Nov. 2, 2023
Myth #1: traditional community engagement is always effective.
While working in the Fitzgerald neighborhood of Detroit, planners found that typical community engagement strategies wouldn't cut it. Rather than relying on traditional meetings, the team used creative solutions to meet residents where they were. A bounce house, dance lessons, a pop-up grill with free food, and a bike lane pilot project offered frequent, informal opportunities for residents and planners to connect. They found that ongoing opportunities for residents to engage with practitioners facilitated the trust needed for long-term success.
"If the focus is on the relationship, the project or outcome will come naturally," says Daniel M. Rice, president and CEO of the Ohio and Erie Canalway Coalition and co-executive director of the Ohio Erie Canalway. Rice is one of a diverse working group of representatives from planning, architecture, government, higher education, and the nonprofit realm that developed the Transform Your Practice deck, a new tool for planners from Reimagining the Civic Commons, a national initiative that invests in public spaces.

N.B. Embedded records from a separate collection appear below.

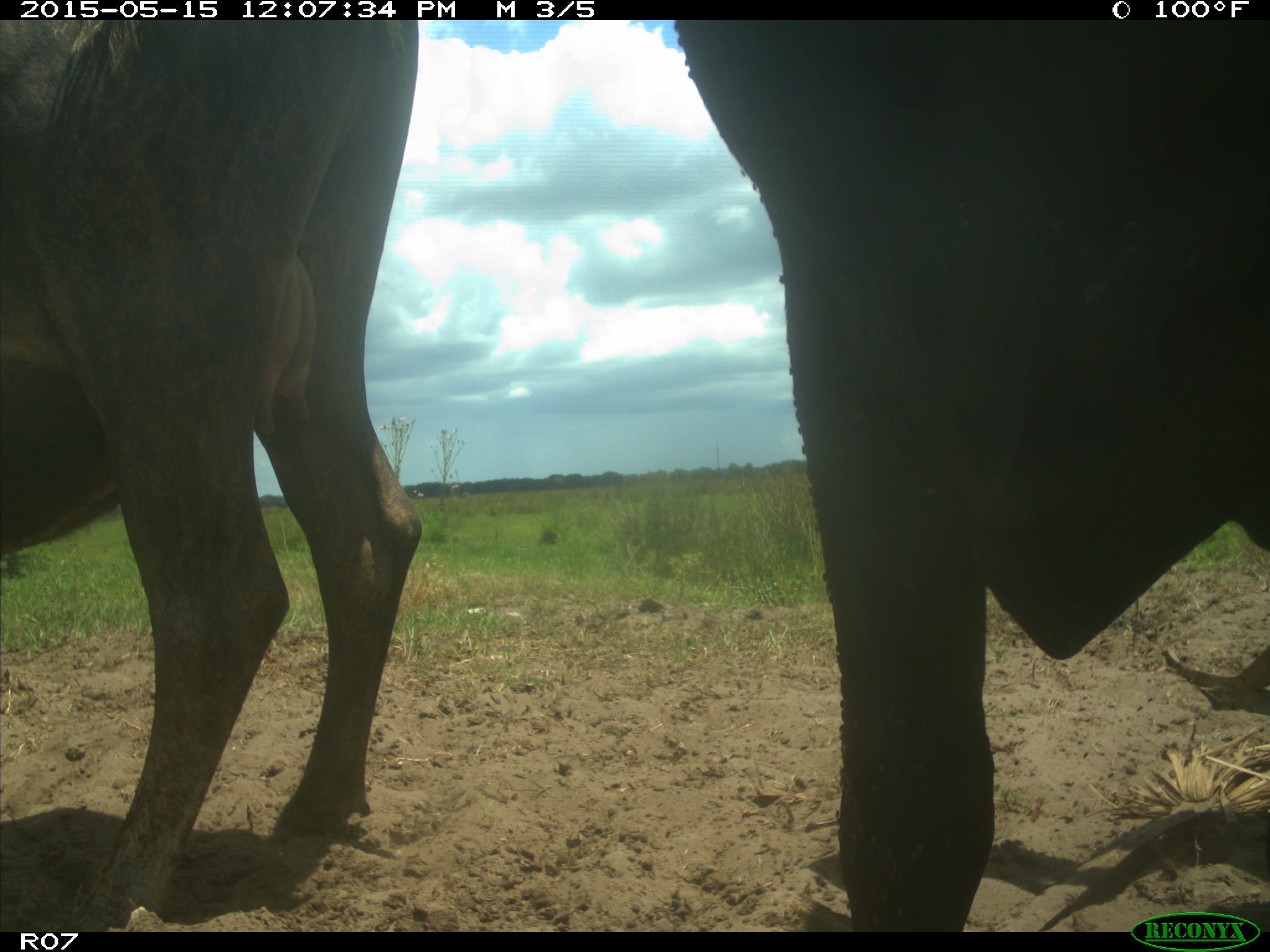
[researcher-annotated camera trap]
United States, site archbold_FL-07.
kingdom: Animalia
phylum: Chordata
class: Mammalia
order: Artiodactyla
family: Bovidae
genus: Bos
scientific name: Bos taurus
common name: domestic cow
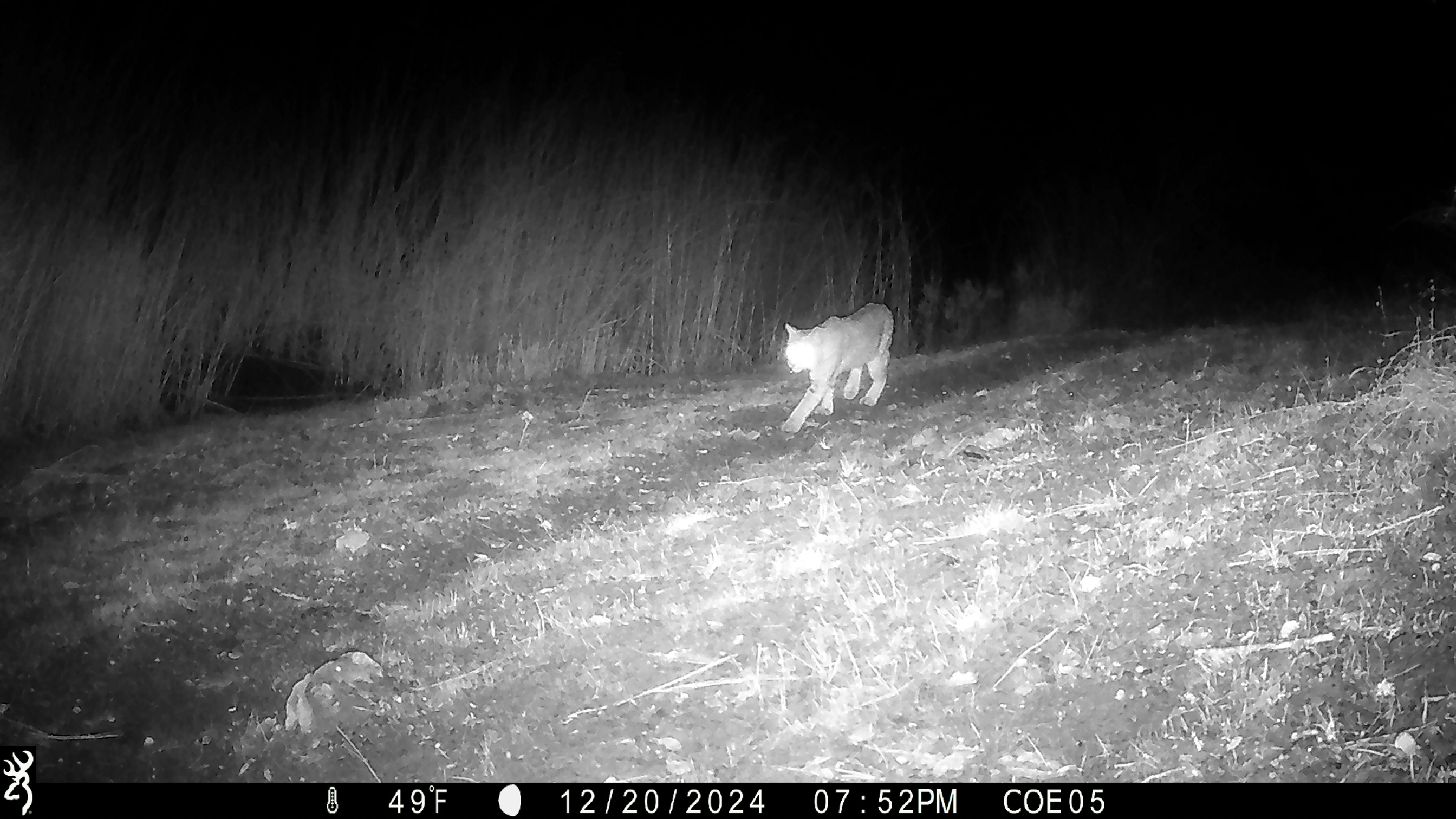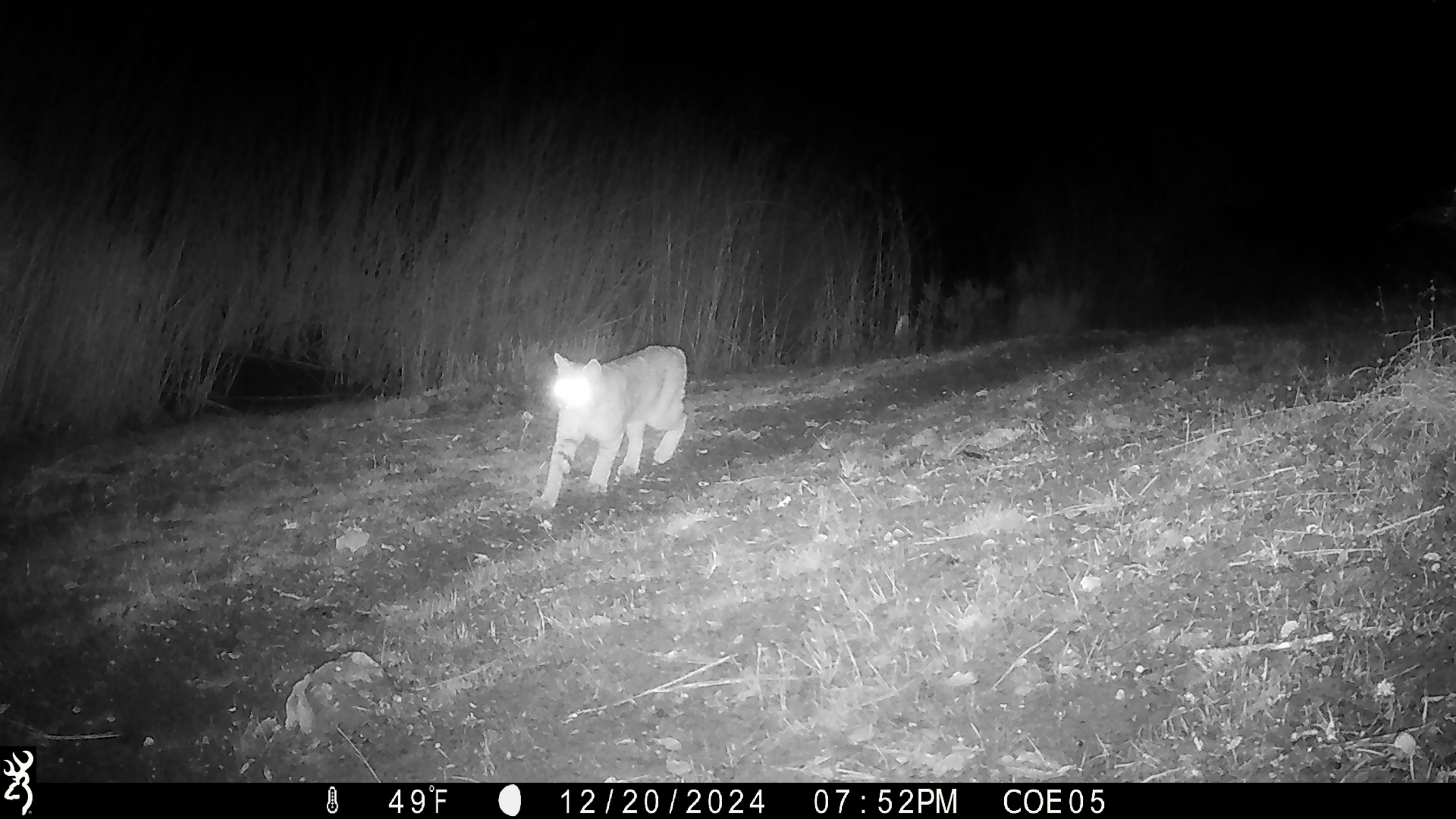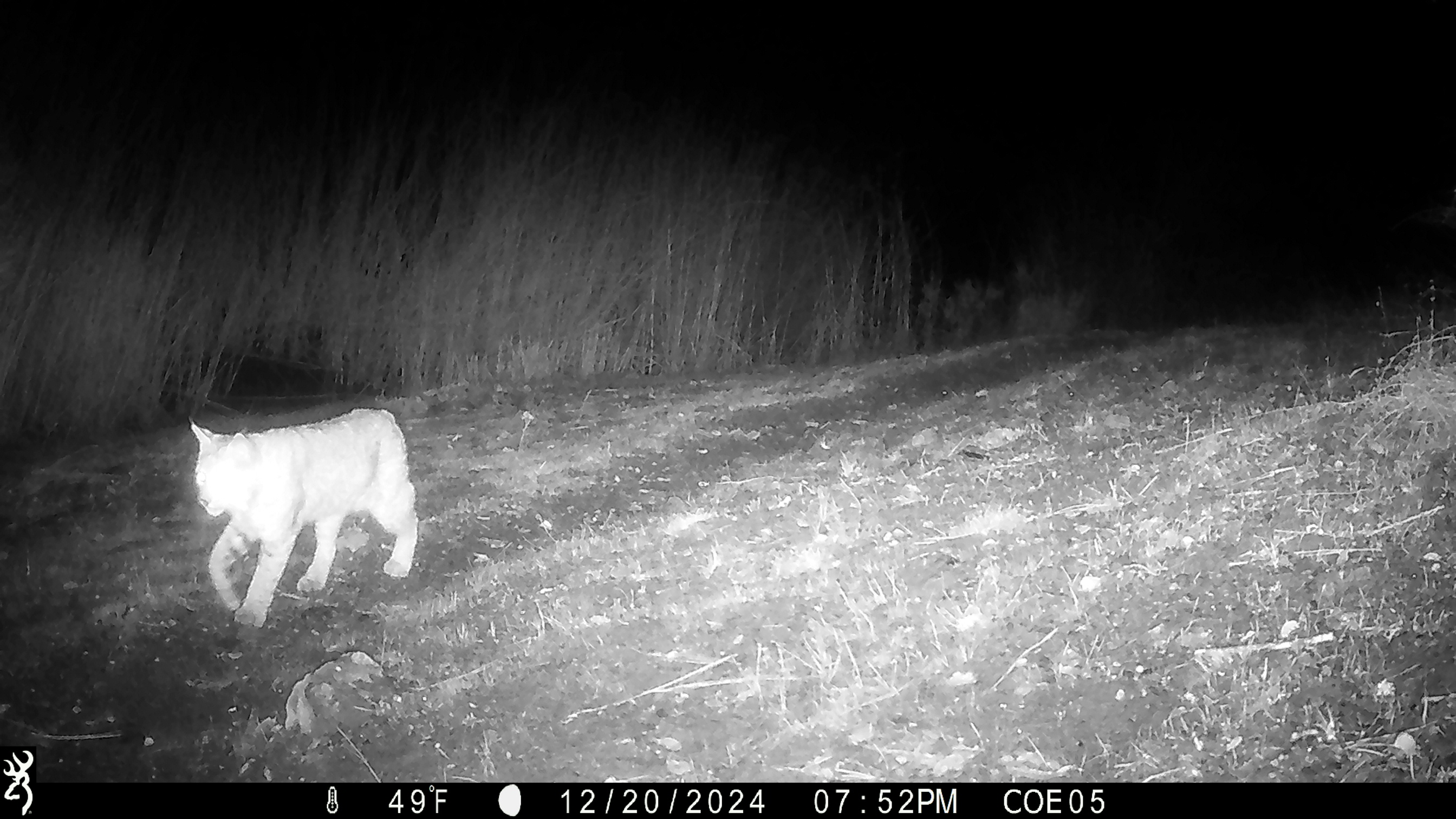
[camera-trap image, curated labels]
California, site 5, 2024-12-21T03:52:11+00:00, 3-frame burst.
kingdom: Animalia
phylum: Chordata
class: Mammalia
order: Carnivora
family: Felidae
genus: Lynx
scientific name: Lynx rufus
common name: bobcat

The deck — available as a free download — is organized into five myths about public engagement, each followed by fresh ideas and space to document outcomes.
In addition to the assumption that traditional community engagement is guaranteed to work, the resource addresses four other popular beliefs: there will be a golden moment of harmony, everyone comes to the process in the same way, the "community" turns up, and getting "input" from residents should be the focus.
Each myth is explained and accompanied by a case study that show the solutions in action. Planners can use the deck to assess current practices, learn new strategies, and more. "[We] seek to acknowledge the challenges of relationship building and encourage practitioners to reevaluate their approach to focus on building trust," says Rice.
"We knew that community engagement as a practice had become a check-the-box activity, and that constituencies and practitioners were frustrated by the process and results," says working group member Paul Bauknight, president and founder of the Center for Transformative Urban Design, owner of the Urban Design Lab, civic scholar-in-residence at Minneapolis College of Art and Design, and spatial justice and social equity fellow at GGN Landscape Architects. "We wanted to help those doing the work do it better by developing a simple tool that could be used in the field."
Bauknight stresses that rethinking public engagement is especially important in reaching historically underserved communities who may have a history of struggling "with traditional engagement strategies, many times because of distrust."
Are you only hearing from a few dominant voices or naysayers? Are your meetings held in hard-to-reach places? You might be operating under the myth that the "community" always shows up. This deck gives varied and practical solutions. Use it as you identify supporters and begin working together to create a shared vision — and don't forget to feed them!